I need each line of the entries below that includes the string "Vietnam".

----

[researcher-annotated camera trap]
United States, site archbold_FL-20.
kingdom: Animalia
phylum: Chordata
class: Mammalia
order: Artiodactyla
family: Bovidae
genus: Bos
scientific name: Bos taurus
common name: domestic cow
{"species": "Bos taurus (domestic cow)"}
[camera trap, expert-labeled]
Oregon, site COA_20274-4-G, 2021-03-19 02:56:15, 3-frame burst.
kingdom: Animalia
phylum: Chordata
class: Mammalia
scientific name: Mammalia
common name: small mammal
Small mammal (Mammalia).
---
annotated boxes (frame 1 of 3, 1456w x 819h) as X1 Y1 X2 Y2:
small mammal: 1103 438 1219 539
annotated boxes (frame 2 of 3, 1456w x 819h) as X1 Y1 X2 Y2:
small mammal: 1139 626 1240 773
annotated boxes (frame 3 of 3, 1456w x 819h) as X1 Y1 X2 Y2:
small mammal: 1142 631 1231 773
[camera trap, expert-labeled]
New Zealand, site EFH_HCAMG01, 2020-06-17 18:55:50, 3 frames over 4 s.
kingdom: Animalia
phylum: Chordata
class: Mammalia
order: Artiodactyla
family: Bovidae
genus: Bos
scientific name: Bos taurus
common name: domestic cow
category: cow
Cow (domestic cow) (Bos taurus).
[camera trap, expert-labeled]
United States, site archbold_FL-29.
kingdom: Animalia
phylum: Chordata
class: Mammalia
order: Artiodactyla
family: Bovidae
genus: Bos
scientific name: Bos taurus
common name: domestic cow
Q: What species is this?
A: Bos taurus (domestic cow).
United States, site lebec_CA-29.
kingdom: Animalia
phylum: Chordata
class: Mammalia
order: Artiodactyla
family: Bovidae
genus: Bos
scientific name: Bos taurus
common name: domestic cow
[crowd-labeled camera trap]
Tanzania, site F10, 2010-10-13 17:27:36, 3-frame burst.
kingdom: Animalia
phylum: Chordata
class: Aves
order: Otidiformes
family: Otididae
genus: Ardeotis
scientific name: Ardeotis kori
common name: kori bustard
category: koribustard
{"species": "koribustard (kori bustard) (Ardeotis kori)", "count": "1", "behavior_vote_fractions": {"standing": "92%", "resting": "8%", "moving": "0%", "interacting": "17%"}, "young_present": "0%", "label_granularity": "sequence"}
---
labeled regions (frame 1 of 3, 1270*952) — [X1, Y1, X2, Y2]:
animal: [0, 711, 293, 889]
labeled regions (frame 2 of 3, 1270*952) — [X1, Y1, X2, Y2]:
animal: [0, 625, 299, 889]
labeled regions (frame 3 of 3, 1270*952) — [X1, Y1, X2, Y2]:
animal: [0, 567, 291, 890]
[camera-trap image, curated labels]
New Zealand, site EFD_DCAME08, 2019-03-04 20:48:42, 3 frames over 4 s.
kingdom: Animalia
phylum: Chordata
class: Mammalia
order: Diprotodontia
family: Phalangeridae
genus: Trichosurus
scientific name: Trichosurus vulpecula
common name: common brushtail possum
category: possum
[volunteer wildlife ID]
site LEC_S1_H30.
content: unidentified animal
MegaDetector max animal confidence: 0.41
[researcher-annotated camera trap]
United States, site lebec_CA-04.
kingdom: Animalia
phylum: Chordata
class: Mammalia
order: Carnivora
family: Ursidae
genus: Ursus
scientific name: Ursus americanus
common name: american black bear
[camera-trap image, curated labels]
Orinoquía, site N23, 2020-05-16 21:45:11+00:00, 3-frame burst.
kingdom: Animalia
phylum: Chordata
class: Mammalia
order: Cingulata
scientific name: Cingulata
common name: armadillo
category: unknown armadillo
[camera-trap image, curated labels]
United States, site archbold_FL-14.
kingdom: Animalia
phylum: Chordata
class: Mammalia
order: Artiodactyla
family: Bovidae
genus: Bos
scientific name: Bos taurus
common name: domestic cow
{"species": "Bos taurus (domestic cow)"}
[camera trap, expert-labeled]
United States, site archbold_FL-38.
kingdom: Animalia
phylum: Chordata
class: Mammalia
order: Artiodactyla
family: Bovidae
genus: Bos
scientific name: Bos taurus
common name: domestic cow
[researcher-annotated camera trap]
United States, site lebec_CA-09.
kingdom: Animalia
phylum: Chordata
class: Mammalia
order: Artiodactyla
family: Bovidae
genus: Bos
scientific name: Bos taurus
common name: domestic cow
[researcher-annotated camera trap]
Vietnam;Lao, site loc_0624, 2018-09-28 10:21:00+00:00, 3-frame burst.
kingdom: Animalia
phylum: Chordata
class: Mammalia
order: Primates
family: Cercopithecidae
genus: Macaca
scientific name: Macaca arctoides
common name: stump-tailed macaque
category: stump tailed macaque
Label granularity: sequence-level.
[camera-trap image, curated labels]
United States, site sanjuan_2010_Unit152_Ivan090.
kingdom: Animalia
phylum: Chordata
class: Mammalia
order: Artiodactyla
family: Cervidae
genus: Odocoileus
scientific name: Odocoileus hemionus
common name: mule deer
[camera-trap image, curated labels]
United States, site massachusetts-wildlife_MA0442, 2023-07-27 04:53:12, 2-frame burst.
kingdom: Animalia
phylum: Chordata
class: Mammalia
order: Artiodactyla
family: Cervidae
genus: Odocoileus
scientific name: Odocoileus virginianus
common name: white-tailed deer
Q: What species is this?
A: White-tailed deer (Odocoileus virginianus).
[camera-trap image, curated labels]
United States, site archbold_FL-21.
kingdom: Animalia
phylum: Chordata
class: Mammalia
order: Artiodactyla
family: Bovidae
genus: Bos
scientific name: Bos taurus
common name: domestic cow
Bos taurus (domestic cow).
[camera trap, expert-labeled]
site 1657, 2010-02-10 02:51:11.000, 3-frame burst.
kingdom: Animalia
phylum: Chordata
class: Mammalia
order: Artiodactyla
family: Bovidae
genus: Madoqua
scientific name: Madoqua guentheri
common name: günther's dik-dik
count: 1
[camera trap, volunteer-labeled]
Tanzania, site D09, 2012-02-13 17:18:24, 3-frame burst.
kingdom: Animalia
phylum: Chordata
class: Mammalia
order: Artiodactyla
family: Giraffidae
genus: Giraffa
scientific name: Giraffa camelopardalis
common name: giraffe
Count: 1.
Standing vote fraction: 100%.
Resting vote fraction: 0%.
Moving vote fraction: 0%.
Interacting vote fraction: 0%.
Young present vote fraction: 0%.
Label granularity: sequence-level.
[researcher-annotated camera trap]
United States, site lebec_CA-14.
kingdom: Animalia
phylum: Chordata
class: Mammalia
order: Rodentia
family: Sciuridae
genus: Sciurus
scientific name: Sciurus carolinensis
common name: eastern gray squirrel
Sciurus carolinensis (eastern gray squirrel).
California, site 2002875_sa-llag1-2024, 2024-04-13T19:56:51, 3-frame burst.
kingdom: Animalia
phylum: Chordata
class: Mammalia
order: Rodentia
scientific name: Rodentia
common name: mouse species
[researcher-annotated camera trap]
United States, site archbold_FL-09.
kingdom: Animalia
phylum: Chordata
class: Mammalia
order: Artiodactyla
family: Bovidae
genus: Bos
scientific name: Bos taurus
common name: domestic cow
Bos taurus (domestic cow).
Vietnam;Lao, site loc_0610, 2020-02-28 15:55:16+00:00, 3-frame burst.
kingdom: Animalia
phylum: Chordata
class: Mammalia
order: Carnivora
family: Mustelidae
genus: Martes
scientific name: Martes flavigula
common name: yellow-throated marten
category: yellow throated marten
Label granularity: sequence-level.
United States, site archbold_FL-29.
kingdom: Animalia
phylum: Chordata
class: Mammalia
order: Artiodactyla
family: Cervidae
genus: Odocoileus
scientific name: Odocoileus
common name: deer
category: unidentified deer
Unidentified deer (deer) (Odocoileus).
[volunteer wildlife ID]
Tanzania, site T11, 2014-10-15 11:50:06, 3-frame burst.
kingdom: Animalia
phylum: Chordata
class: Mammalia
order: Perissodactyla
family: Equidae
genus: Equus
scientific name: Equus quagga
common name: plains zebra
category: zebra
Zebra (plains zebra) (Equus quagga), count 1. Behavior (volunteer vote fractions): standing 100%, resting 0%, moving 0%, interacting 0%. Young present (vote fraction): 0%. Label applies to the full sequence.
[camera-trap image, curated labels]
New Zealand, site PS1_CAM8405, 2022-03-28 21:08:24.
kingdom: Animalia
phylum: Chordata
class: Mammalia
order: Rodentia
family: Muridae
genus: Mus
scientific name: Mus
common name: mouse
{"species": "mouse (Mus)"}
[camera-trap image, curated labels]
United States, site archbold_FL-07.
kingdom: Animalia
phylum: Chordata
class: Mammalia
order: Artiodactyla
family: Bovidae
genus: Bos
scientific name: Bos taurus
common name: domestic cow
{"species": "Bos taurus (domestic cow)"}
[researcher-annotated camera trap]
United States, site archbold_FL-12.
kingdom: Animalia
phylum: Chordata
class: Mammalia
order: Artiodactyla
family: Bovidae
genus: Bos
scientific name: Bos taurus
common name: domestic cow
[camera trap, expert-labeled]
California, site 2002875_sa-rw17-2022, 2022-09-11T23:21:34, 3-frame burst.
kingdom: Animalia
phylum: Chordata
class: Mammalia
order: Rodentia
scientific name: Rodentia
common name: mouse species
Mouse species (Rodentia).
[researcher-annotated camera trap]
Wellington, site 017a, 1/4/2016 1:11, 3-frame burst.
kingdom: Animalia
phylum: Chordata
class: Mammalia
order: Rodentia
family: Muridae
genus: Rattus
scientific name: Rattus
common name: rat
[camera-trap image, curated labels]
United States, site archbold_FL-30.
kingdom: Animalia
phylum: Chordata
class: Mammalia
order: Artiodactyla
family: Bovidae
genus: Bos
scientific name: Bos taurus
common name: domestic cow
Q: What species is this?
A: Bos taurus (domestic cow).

----

• Problem solution:
Vietnam;Lao, site loc_0624, 2018-09-28 10:21:00+00:00, 3-frame burst.
Vietnam;Lao, site loc_0610, 2020-02-28 15:55:16+00:00, 3-frame burst.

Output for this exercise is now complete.